Monsignor Carlos Urrutigoity was described as vicar general of the Diocesis de Ciudad del Este in a database of accused priests recently released by BishopAccountability.org, which seeks to hold U.S. bishops accountable to "civil, criminal and cannon law" by acting as a cache of documents detailing abuse.
Urrutigoity has been vicar general since February, the website states. A review of the Paraguayan diocese website confirms the leadership position.
An email to Urrutigoity in Paraguay was not returned.
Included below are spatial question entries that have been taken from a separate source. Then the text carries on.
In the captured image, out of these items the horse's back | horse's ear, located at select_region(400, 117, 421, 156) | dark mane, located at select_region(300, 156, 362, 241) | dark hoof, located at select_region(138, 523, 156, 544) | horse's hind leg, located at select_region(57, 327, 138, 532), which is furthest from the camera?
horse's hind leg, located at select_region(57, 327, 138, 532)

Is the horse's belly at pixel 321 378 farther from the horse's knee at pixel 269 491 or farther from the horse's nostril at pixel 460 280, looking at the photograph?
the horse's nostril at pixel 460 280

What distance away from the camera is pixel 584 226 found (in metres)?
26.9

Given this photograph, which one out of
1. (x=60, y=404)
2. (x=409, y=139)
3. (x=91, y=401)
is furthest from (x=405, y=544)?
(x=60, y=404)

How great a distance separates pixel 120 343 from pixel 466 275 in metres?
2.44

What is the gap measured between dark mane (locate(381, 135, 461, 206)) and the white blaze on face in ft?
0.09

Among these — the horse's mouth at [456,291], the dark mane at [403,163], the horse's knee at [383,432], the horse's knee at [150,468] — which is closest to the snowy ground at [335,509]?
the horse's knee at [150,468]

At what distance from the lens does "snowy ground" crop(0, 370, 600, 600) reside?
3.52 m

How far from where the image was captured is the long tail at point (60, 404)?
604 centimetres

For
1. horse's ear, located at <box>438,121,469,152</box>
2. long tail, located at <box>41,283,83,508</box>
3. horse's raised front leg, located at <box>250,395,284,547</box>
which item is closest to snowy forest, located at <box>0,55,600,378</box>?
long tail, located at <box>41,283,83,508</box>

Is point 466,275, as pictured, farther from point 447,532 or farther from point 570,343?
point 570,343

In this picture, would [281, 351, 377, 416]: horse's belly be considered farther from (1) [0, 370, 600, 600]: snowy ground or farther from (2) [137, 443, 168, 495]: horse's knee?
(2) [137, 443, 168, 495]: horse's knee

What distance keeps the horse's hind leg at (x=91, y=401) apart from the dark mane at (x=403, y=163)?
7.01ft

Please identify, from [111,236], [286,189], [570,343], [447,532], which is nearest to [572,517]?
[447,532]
Urrutigoity was a member of the Society of St. John, which was housed in the former St. Gregory's Academy in Elmhurst before relocating to Shohola, Pike County. In 2002, a former academy student filed a federal suit against the then Revs. Urrutigoity and Eric Ensey claiming abuse. The Lackawanna County district attorney's office began a criminal investigation that same year, but decided that the statute of limitations periods had expired for filing a criminal case against them.
The diocese and the co-defendants in the federal suit settled for $380,000 in 2005. In November 2004, the diocese suppressed the society amidst the abuse case and financial problems but by 2006, they had been approved as a public association of the faithful in the Diocesis de Ciudad del Este in Paraguay.
The survivors network of those abused by priests, called SNAP, said transferring such clerics puts families and children at "great risk."
"Transferring predator priests to different diocese or countries is dreadfully irresponsible but sadly, nothing new," David Clohessy, SNAP director, said.
In an email late Friday, Diocese spokesman Bill Genello said then-Bishop of Scranton, the Most Reverend Joseph Martino, D.D., Hist. E.D., took the necessary steps to suppress the Society of Saint John and to deal with the priests of the extinguished Society.
"In every instance, Bishop Martino clearly expressed his reservations concerning Father Urrutigoity, who was identified as posing a serious threat to young people," Genello wrote. "Bishop Martino also carefully and consistently expressed his grave doubts about this cleric's suitability for priestly ministry and cautioned the Bishop of the Diocese of Ciudad del Este, Paraguay to not allow Father Urritigoity to incardinate into his diocese.
"Despite these serious cautions, Bishop Rogelio Liviers informed the Diocese of Scranton that he was allowing Father Urrutigoity to incardinate into his Paraguay diocese."